**TASK REQUIREMENTS**
Only text lines belong in the answer: the lines from the first one in the records through the line with "Portrait of a", copied exactly.

(Short web captions)
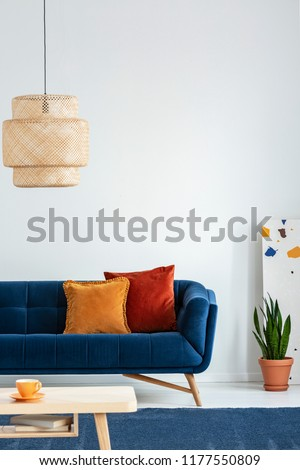Retro lampshade above a simple, wooden coffee table on a navy blue rug in a colorful living room interior with pillows on a couch. Real photo. #1177550809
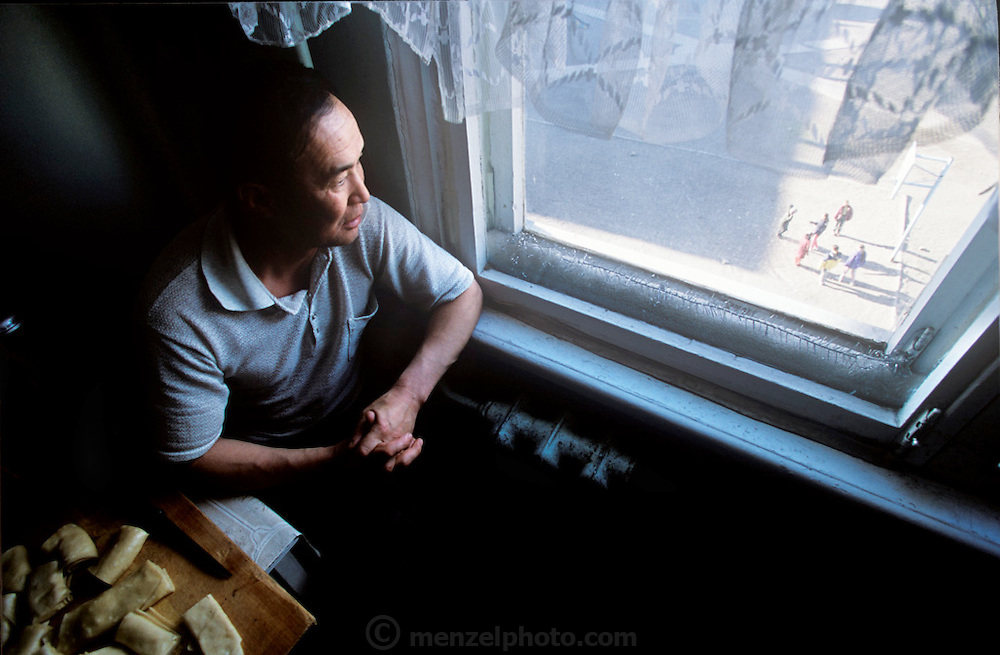 (MODEL RELEASED IMAGE). Regzen Batsuuri finds a contemplative moment during dinner preparations. (Supporting image from the project Hungry Planet: What the World Eats.) The Batsuuri family of Ulaanbaatar, Mongolia, is one of the thirty families featured, with a weeks' worth of food, in the book Hungry Planet: What the World Eats.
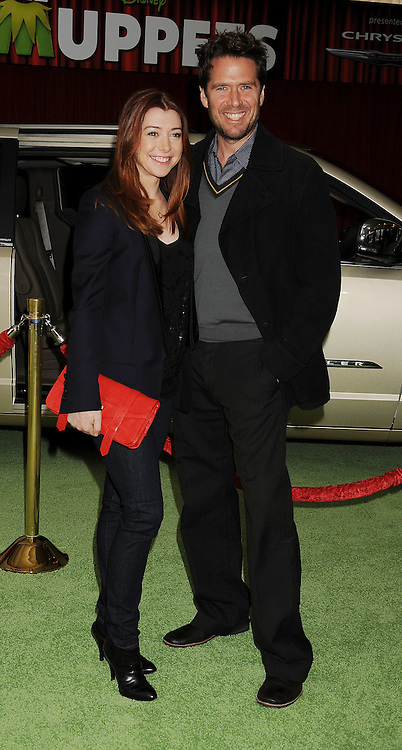 """HOLLYWOOD, {CA} - NOVEMBER 12: Alyson Hannigan and Alexis Denisof attend """"The Muppet"""" Los Angeles Premiere at the El Capitan Theatre on November 12, 2011 in Hollywood, California."""
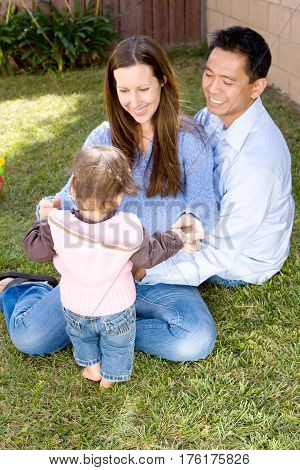 Portrait of a happy family and their biracial daughter.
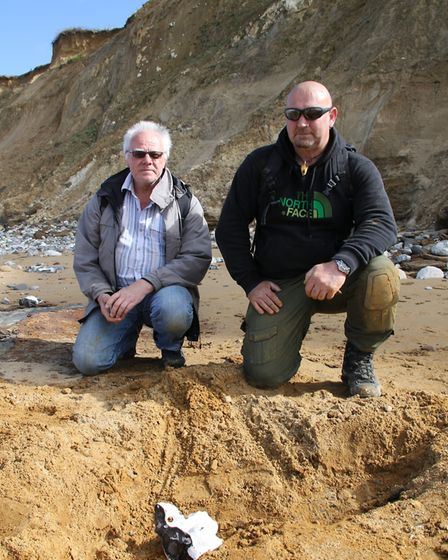 Amateur archaeologists Dan Chamberlain and Russell Yeomans at the spot on the beach where they made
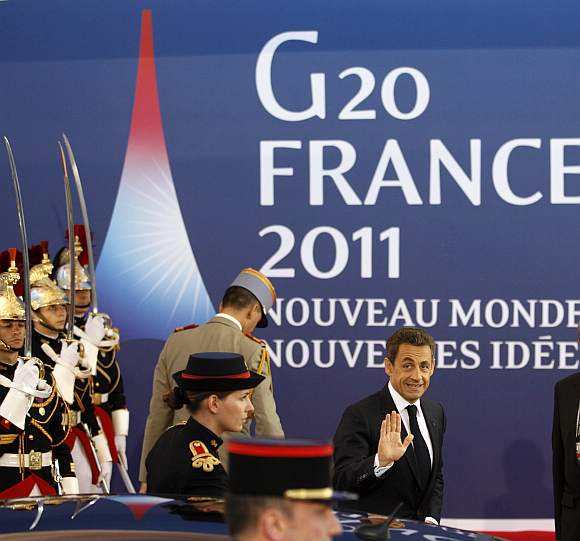 France's President Nicolas Sarkozy arrives at the G20 venue where world leaders gather in Cannes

**SOLVED EXERCISE**
Retro lampshade above a simple, wooden coffee table on a navy blue rug in a colorful living room interior with pillows on a couch. Real photo. #1177550809
 (MODEL RELEASED IMAGE). Regzen Batsuuri finds a contemplative moment during dinner preparations. (Supporting image from the project Hungry Planet: What the World Eats.) The Batsuuri family of Ulaanbaatar, Mongolia, is one of the thirty families featured, with a weeks' worth of food, in the book Hungry Planet: What the World Eats.
 """HOLLYWOOD, {CA} - NOVEMBER 12: Alyson Hannigan and Alexis Denisof attend """"The Muppet"""" Los Angeles Premiere at the El Capitan Theatre on November 12, 2011 in Hollywood, California."""
 Portrait of a happy family and their biracial daughter.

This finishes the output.